Authors: Michael Nava
“Sure, I have to go to Oakland anyway.”
“No one has to go to Oakland,” he replied. “Let me see what I can do and I’ll call you back.”
“Thanks,” I said.
I threw back the covers and got out of bed, wandering through the room, waking myself. When my head cleared I ordered up a pot of coffee and prepared myself for the task of going to see Paul.
Mark had already been by, but even before then Paul had known about Sara’s death. One of the cops at the scene had called the jail. Paul had been awakened at three and told that his old lady had killed herself. It was evident from the way he looked that he hadn’t slept after that. He sat across the table from me, unshaven and disheveled. His eyes were manic but he spoke without affect. In his exhaustion I saw, for the first time, the family resemblance to Mark.
“You don’t know it was suicide,” I said, for the third or fourth time, but he remained unpersuaded. “It could have been an accident.” I wasn’t really convinced of this myself, but it was dangerous to fuel either his guilt or his paranoia.
“How do you know, you weren’t there when it happened.”
“Paul, I talked to her last week. She seemed fine.”
“You don’t understand what I put her through, what I took away from her. She didn’t have any friends. She didn’t have any life. Just the booze.”
I shook my head. “Will you stop feeling sorry for yourself?”
He bristled, but said nothing.
“You’re not God, Paul,” I continued. “You don’t control other people. You don’t give them reasons to live or reasons to die. Sara was tough, she’d survived a lot, you know that better than I do. Don’t take that away from her.”
Raggedly, he began to cry. His hand strained across the table for mine and clutched my wrist. “You don’t know.”
“Didn’t you hear me?”
“She hated me,” he said, looking up red-eyed. “She wanted to hurt me.”
I pulled my hand away. “Don’t you ever think about anyone else, Paul?”
He wiped his face on his sleeve. “You don’t understand me.”
“I guess you’re right,” I said. “Your wife’s dead and you’re crying for yourself. I don’t understand.”
“I’ve suffered,” he said, bitterly. “You don’t know what it was like when I was a kid.”
“I’ve heard it from Mark,” I replied. “It was rough. I sympathize but you’re thirty-two years old, Paul. You’re too old to be blaming Mom and Dad.”
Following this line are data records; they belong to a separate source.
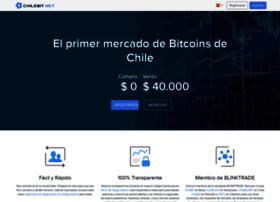 Chilebit.net thumbnail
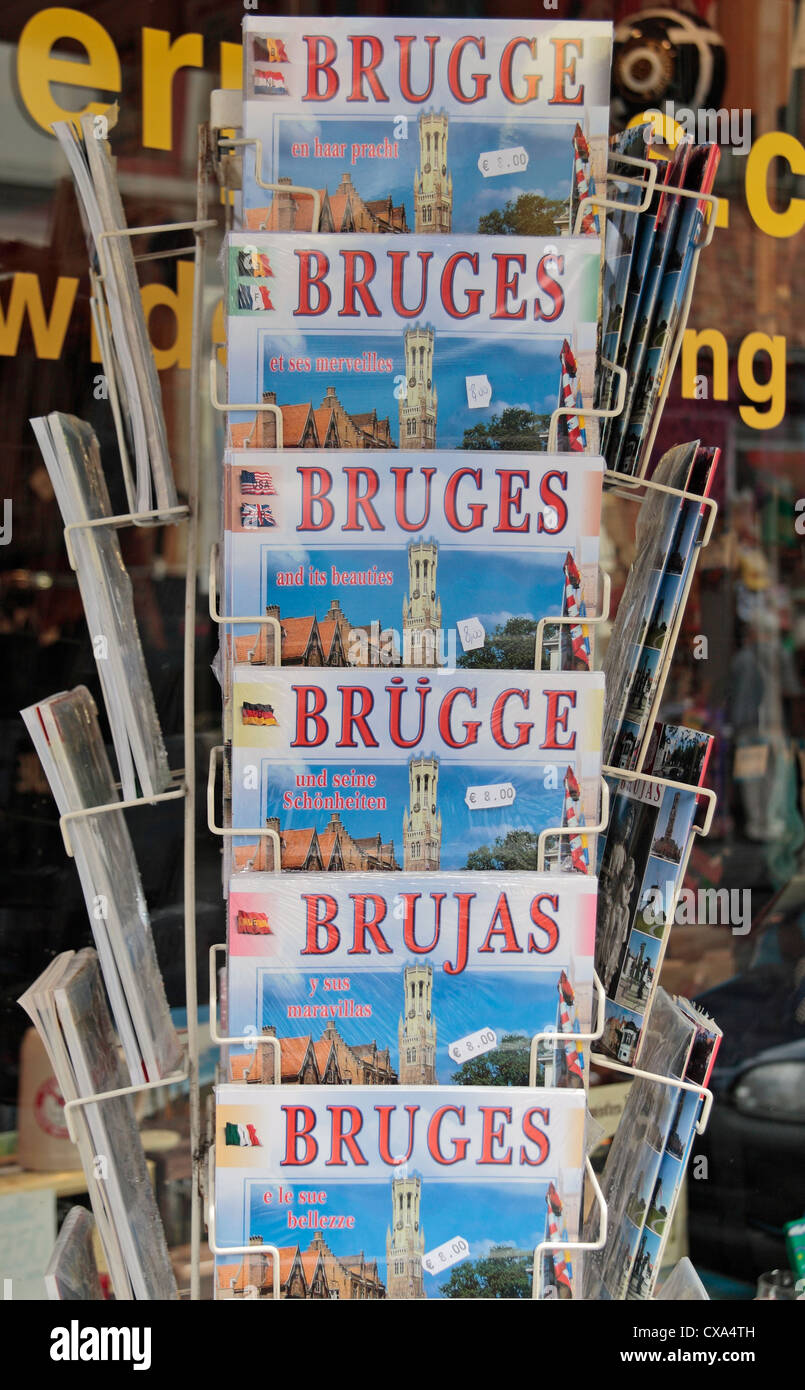 A shop display of Bruges travel guides in different languages outside a store in Bruges, Belgium. Stock Photo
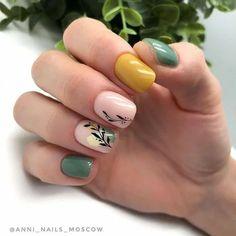 Manicure Y Pedicure, Shellac Nails, Diy Nails, Stylish Nails, Trendy Nails, French Manicure Nail Designs, Minimalist Nails, Green Nails, Perfect Nails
“Fuck you. What do you know about my parents?”
“Mark said—”
“I fucked her, Henry,” he yelled. “She made me.”
“What are you talking about?”
“She was a drunken slut. I was so happy when she died. I thought she took the feelings with her, but then I met Ruth.”
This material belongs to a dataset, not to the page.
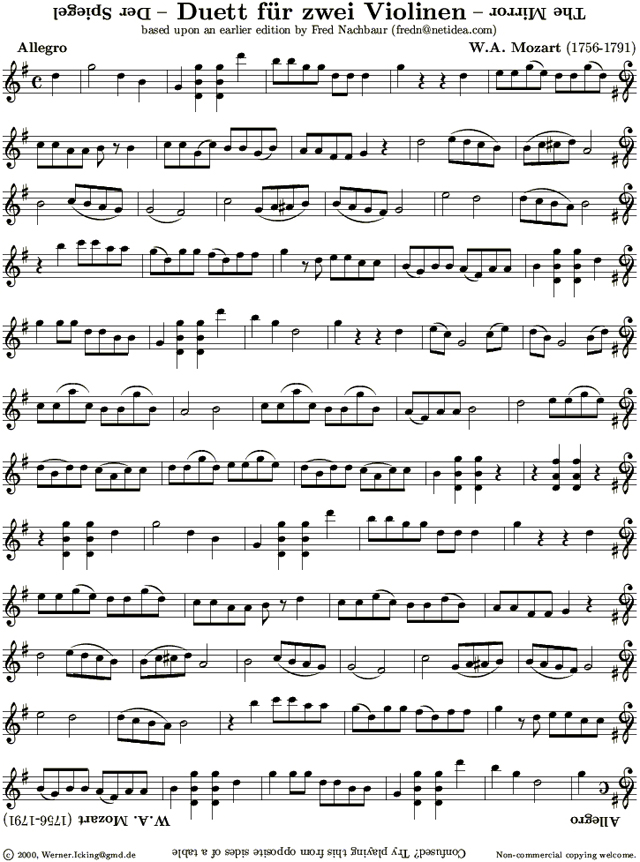 All Music Chords haydn trumpet concerto sheet music : The State of the Arts – June 2014 Archive - Classical KDFC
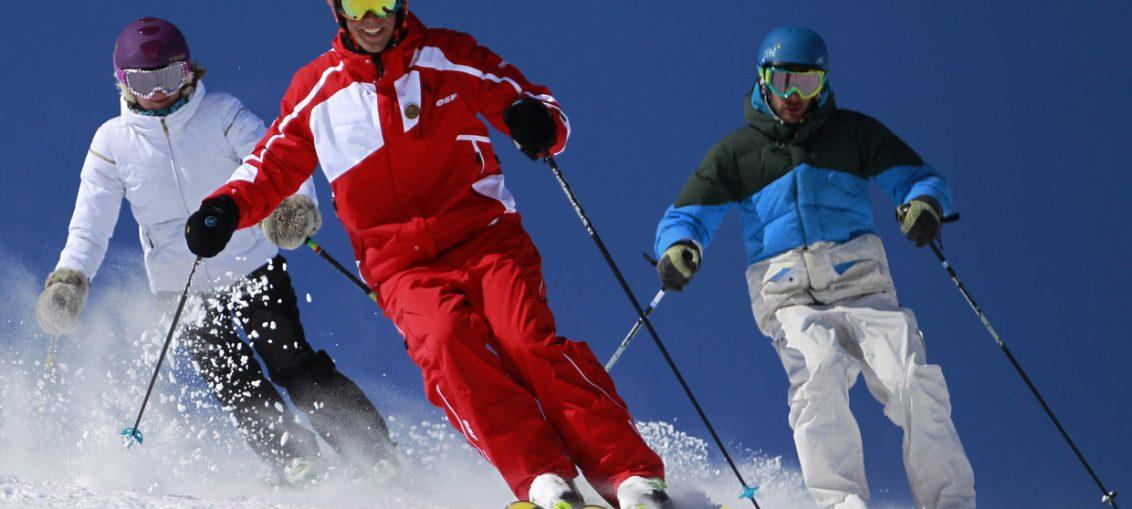 moniteur ski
“Who are you talking about?”
“My mother,” he whispered. “My mother.”
P
AUL SAID, “I’D JUST COME
in from the pool and I heard her banging around the house, drunk as usual. No one else was home, maybe the maid was there, I don’t know. I heard her talking to herself outside my room and then she came in, carrying a can of my dad’s talc.” For a moment he talked about his father, but circled back and continued. “I was standing there in my bathing suit and she started shaking the powder all over me. In my eyes. I couldn’t see. Saying crazy stuff. ‘My baby,’ that’s what she said. My baby.”
He interrupted himself again. “I never told anyone this. Well, Sara. I told Sara.” He started crying again. “I pushed her away but she kept on coming. Then I was on the bed and she was rubbing me. She was laying on top of me. She stank. Her hair, her skin. She didn’t clean herself when she was drinking. Jesus, Henry, say something.”
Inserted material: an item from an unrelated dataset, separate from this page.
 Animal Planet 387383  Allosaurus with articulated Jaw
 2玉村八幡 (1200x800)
“I’m sorry, Paul. I’m sorry that it happened.”
“She got her hand down into my bathing suit. Squeezing my balls until I wanted to scream.” He rubbed the side of his neck, inflaming the skin. “She started jerking me off. She stuck her tongue in my mouth, it tasted like gin. That was her drink.” He paused in his rubbing. “Sara liked gin, too. Just like Mom. ‘Get me G and T while you’re up, Herb.’ That was Mom’s motto.”
“You don’t have to tell me any more,” I said.
“I want to! She was kissing me, she was jerking me off. Look, I was thirteen, you know. I walked around with a hard-on.” His breathing was quick and nervous. “It began to feel pretty good. I pulled down my bathing suit.” He glanced at me and then looked away. “Make it easier for her.”
“You must have been terrified.”
He nodded. “I flashed between that and, well, the physical sensation. How the hell else was I supposed to react with someone jerking me off?”
“I understand, Paul.”
“Do you?” he asked bitterly. “She lifted her dress up and she … I couldn’t believe what was happening. It was like being swallowed. And then I came. She didn’t come. Not that time.”
“It happened again?”
He calmed himself. “Off and on, until I went to college. She was always drunk. In blackouts.”
“Always?”
He shrugged. “Well, we never talked about it.”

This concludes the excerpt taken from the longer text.